A indicação para o tratamento depende de uma análise clínica, como explica a doutora Renata Paulos, especialista em mão do Instituto de Ortopedia e Traumatologia do HCFMUSP.
“Normalmente a gente vê pelo exame físico quais movimentos o paciente já tem, o que ele precisaria ganhar. […] Eu tenho que ter um músculo, ou um nervo, que eu consiga mudar de função, mas sem que isso prejudique o paciente.”
Como funciona a cirurgia
- Na operação, os médicos trocam a função de um músculo ou nervo para dar movimento às partes dos braços e mãos que estão com a mobilidade prejudicada.
- “A gente, na verdade, acaba redirecionando todo o trajeto do músculo”, explica Renata. A médica diz que os pacientes não perdem os movimentos que já possuem, mas ganham novos, a partir do redirecionamento do músculo.

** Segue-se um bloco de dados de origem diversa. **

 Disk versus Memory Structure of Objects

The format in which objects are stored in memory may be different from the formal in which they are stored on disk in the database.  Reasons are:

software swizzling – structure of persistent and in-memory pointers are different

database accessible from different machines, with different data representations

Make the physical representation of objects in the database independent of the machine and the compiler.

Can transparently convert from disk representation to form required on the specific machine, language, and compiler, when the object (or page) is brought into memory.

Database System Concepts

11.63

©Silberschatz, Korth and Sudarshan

- Por isso, para serem elegíveis à operação, os pacientes precisam já ter algum movimento nos membros superiores. Pessoas que movimentam apenas o pescoço, por exemplo, não podem passar pelo tratamento.
Karen, que já tinha movimentos parciais nos braços, foi considerada apta para a cirurgia. No mesmo ano fez a operação, passou pela reabilitação e deixou os adaptadores de lado.

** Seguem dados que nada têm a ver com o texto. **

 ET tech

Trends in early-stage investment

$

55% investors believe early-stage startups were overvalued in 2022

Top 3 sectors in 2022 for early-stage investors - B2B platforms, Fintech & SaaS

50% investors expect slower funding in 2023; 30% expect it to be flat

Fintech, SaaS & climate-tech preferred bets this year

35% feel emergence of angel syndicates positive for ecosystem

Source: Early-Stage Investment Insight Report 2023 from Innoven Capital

“Não são coisas grandiosas, mas no meu dia a dia, nas minhas 24 horas, eu não sabia quantas vezes eu pedia ‘Por favor, me ajuda’ [para alguém]. Não precisar pedir quase nada faz muito bem.”
Renata, que acompanhou o caso de Karen, foi uma das fundadoras do Ambulatório Mãos Tetraplégicas, no Hospital das Clínicas, desenvolvido para atender pacientes como ela, em 2017.

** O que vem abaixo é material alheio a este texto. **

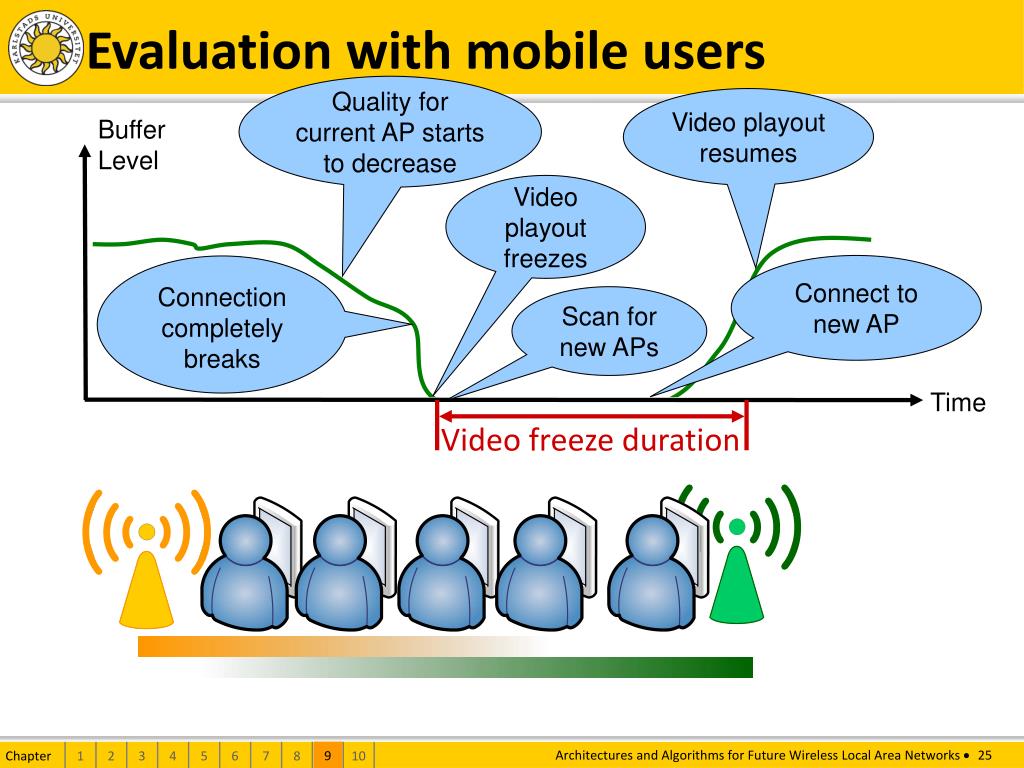 KARLSTADS UNIVERSITET

Evaluation with mobile users

Buffer Level

Quality for current AP starts to decrease

Video playout resumes

Video playout freezes

Connection completely breaks

Scan for new APs

Connect to new AP

Time

Video freeze duration

Chapter 1 2 3 4 5 6 7 8 9 10

Architectures and Algorithms for Future Wireless Local Area Networks • 25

Desde então, o ambulatório realizou centenas de cirurgias. “No início tinha paciente que vinha e falava: ‘Doutora, eu estou assim há 20 anos, como ninguém me falou que eu podia estar melhor antes?’. As pessoas não sabem [da cirurgia]. Inclusive os profissionais de saúde muitas vezes não sabem.”
Ela conta sobre pacientes que voltaram a dirigir, praticar esportes e a estudar depois da cirurgia.
“Tem um impacto muito grande para o paciente. E, muitas vezes, para a própria família. Se a pessoa não tem cuidadores em casa ou um suporte maior, alguém da família acaba abrindo mão do trabalho para poder auxiliar. E com essa pessoa mais independente, a outra, que precisou abrir mão para cuidar dela, volta a ter independência também.”
Para Karen, a principal diferença foi justamente no cuidado. “Uma coisa que sempre me incomodou foi saber que meus pais estavam envelhecendo e cuidando de mim. Mexia psicologicamente comigo.”
Depois da cirurgia, ela ajuda a cuidar do pai, que teve um AVC. “Hoje, eu sei que eu sou fundamental para ajudá-los. E, para mim, isso é um grande privilégio porque é o que eu sempre quis: estar cuidando deles.”
Como fazer a cirurgia?
- Pacientes que já fazem tratamento no Hospital das Clínicas podem ser encaminhados dentro da própria unidade para uma consulta de avaliação.
- Isso também inclui os pacientes do Instituto Lucy Montoro, que é vinculado ao hospital.
- Pacientes que ainda não têm vínculo com o Hospital das Clínicas podem ser encaminhados por meio do sistema CROSS, da Secretaria da Saúde. Para isso, o médico que atende o paciente em outra unidade do SUS devem incluí-lo no sistema.
- A avaliação pode ser tanto no Hospital das Clínicas quanto em outro serviço especializado.
- A operação é feita gratuitamente pelo SUS.